Opinion

Ideological purity and the Randos

Challenging transphobia will need more than demanding the deleting of some tweets, argues Adam Kutnar.

So another student, perhaps a coworker (or if you can imagine it, maybe even your university’s vice-provost of education) has shared some bigoted articles on their social media. They follow the twitter account of an organization that campaigns to take away support from trans children at school and frequently retweets Ray Blanchard, one of the world’s best-known academic transphobes. Based on their social media, you might make some sensible inferences about what your friend thinks personally and that some of their worldview is not as woke as you have come to expect from your peers in 2019. The beliefs this person apparently holds are clearly retrograde and wrong, but they are not what I want to talk about.

Last week, Felix reprinted the public letter to a member of the university’s senior management, asking them and the college to reiterate their support of trans people and to respond publicly to concerns regarding their social media sharing. Said person has since they were first approached deleted the objectionable tweets and unfollowed the mentioned accounts, but I do not know if this step is necessarily helpful towards LGBT+ liberation.

I am not saying that Imperial does not still have a long way to go in terms of its treatment of trans people. As the letter itself cites, a significant proportion feels excluded and more help needs to be made available, but prescribing who to follow and not follow on social media will only alienate, perhaps even the specific person you are trying to convince to change their mind. Posts on social media are somewhere in the gray zone between public and private, but they are some of the primary ways we express ourselves today and so ought to be protected. Bringing in the college to enforce posting habits means we are making private support for trans rights the ideological litmus test for randos, or rather, people whose opinions on the matter do not really affect anything.

There is the question of how visible and impactful a person must be before their thoughts and self-expression needs to be scrutinized, but in this case I would say the person is more in the let it go category. I doubt most students or staff could name the college top administrative staff beyond a few people, so even at Imperial have limited social influence. Furthermore, it is not part of the professional obligations of the person involved to set the college’s LGBT+ policies.

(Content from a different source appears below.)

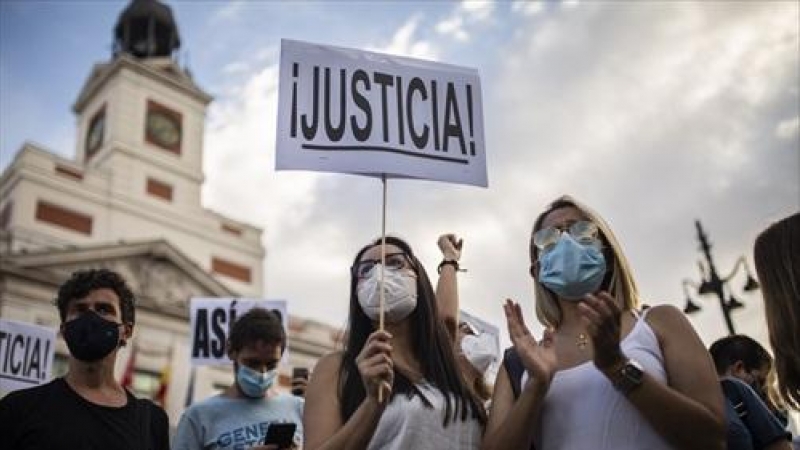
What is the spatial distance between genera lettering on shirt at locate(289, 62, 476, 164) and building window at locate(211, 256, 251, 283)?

It is important to make the distinction here that these are personal tweets and not college endorsements and, while they are a part of a difficult trend among middle-aged people and some younger who do not have much of an excuse, it is not in our right to censor and limit them. Free speech on college campuses is already a talking point for people across the right and we should not be adding fuel to the fire and validating their preconceptions. When it comes to asking others to take down tweets, especially when they were already more than 6 months old when found judging by the Felix photo, it sounds more like an exercise of power rather than a means social progress.

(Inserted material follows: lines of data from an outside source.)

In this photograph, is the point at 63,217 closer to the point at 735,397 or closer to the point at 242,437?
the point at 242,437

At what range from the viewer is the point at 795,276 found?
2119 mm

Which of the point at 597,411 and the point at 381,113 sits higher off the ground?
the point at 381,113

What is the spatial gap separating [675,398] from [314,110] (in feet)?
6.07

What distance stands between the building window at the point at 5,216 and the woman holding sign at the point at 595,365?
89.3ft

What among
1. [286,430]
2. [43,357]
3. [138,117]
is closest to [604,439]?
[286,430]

In the last paragraph of the Felix article, Josef Willsher, the author of the letter, says of the vice-provost using their “public Twitter account to engage with tweets and to share articles… we really didn’t think it’s the place to do that”, which, while begging the question of what a twitter account is for in that case, is a sentiment I sympathize with. Some ideas are just awful and we need a way to get them out of people’s heads. Both the letter’s author and recipient mention the opportunity for “debate” somewhere else, but, as Willsher correctly identifies, that can often be damaging to trans people as it makes their existence a point a discussion and something up for grabs. Social media is not the place for it, but neither is probably a South Kensington campus. Privately approaching someone is probably the best way to convince them, but that can take years and is often frankly just impossible. But you have to try to change minds, in a real long-lasting way, not just censor their tweets and bringing in the college.